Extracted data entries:

%%

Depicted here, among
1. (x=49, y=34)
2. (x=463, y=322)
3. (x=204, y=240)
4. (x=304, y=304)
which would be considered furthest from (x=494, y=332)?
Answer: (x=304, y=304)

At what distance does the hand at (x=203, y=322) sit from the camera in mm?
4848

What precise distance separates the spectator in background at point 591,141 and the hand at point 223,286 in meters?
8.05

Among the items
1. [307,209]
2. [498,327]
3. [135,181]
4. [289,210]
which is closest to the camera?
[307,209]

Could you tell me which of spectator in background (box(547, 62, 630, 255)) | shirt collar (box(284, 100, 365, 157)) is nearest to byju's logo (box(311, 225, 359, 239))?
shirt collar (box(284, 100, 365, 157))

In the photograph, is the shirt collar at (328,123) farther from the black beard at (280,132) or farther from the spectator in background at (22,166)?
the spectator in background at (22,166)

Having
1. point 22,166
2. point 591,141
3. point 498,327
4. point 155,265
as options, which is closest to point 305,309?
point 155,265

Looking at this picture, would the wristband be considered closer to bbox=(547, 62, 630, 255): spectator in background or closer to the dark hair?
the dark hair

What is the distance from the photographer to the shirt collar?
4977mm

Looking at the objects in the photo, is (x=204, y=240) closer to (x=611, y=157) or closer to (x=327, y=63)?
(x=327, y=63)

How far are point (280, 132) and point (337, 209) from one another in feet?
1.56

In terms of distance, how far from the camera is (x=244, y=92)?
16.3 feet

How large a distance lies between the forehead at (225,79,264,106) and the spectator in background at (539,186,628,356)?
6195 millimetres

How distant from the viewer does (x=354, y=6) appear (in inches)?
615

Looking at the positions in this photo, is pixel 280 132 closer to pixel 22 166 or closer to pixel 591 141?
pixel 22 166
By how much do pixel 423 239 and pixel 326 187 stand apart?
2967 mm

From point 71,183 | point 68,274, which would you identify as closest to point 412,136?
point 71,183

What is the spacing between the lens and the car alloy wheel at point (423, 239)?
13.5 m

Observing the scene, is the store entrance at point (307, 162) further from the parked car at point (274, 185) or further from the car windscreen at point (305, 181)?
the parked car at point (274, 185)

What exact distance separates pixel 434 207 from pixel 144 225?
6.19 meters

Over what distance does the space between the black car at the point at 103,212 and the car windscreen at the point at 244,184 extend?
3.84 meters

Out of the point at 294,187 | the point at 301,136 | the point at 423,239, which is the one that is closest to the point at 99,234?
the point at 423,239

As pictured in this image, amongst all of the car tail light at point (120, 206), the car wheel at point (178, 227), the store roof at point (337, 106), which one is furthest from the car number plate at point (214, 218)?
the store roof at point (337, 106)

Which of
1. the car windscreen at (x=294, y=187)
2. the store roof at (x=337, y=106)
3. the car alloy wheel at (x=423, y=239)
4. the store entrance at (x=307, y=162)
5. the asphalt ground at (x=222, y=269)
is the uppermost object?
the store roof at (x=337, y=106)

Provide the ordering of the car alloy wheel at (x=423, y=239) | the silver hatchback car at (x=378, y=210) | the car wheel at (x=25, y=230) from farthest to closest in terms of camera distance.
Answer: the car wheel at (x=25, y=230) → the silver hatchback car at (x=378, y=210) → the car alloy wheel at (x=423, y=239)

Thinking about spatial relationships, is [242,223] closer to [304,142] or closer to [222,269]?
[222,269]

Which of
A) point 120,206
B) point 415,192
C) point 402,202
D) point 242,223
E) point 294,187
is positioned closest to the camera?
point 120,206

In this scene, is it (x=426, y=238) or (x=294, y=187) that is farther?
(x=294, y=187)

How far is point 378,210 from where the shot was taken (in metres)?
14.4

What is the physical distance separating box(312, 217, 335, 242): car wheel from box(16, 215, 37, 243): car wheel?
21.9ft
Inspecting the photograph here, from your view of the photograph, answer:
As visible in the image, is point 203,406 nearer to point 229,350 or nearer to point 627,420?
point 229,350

%%
%%

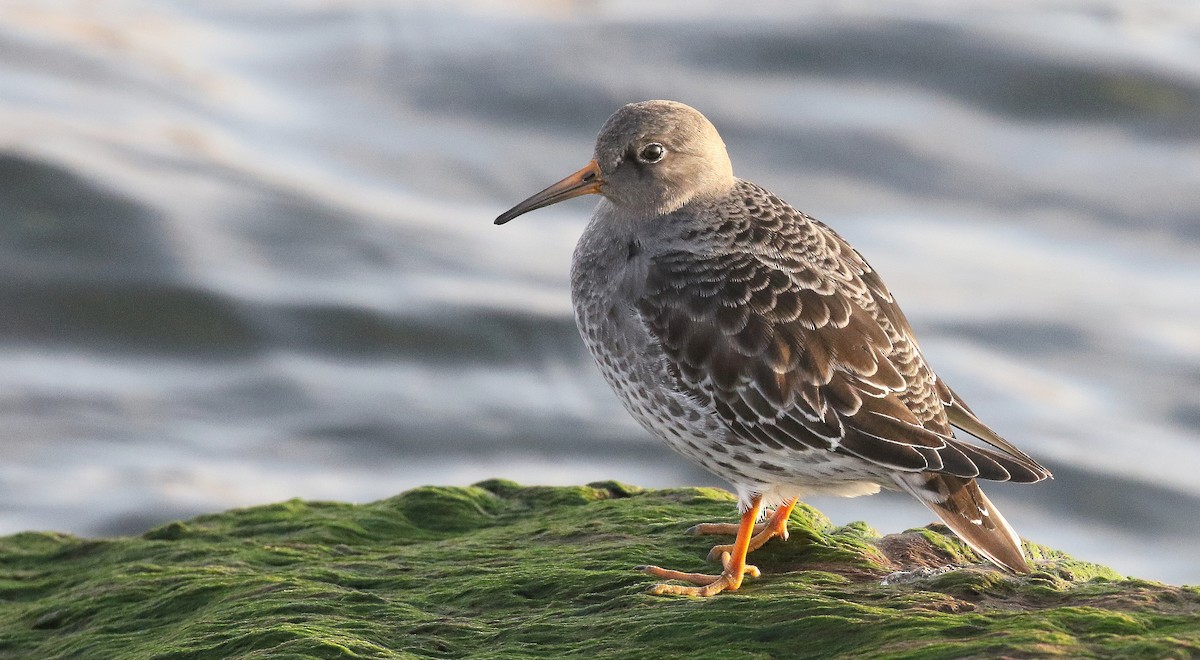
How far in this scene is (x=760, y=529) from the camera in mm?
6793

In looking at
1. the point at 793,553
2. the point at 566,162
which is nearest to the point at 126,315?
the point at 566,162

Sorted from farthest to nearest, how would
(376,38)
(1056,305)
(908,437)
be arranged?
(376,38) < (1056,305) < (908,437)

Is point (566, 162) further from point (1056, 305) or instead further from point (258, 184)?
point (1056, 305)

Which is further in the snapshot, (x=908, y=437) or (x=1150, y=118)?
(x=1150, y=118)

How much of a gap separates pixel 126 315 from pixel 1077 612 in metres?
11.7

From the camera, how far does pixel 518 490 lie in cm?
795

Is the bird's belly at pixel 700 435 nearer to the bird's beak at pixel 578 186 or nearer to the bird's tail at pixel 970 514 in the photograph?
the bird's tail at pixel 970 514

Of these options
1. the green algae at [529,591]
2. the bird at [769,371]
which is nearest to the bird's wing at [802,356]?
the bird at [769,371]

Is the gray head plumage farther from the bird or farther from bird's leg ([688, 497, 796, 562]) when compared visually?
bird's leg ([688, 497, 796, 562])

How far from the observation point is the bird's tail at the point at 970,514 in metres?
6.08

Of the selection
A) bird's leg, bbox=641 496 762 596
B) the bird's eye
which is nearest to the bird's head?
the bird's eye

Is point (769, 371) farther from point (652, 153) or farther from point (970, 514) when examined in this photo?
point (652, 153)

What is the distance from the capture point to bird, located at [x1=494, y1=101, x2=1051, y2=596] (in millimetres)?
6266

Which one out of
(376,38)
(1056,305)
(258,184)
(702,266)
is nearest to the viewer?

%%

» Work to be completed
Collect and copy out every line of the rows above that contains the string "wheel". Case counts.

» Finished answer
What is the spacing between the lens and the car alloy wheel at point (423, 239)?
As pictured in this image, amongst all of the car tail light at point (120, 206), the car wheel at point (178, 227), the store roof at point (337, 106), which one is furthest from the car number plate at point (214, 218)?
3. the car alloy wheel at (x=423, y=239)
Provide the ordering of the car alloy wheel at (x=423, y=239) | the silver hatchback car at (x=378, y=210) | the car wheel at (x=25, y=230) from farthest to closest in terms of camera distance.
Answer: the car wheel at (x=25, y=230) → the silver hatchback car at (x=378, y=210) → the car alloy wheel at (x=423, y=239)
What is the physical distance separating box(312, 217, 335, 242): car wheel from box(16, 215, 37, 243): car wheel?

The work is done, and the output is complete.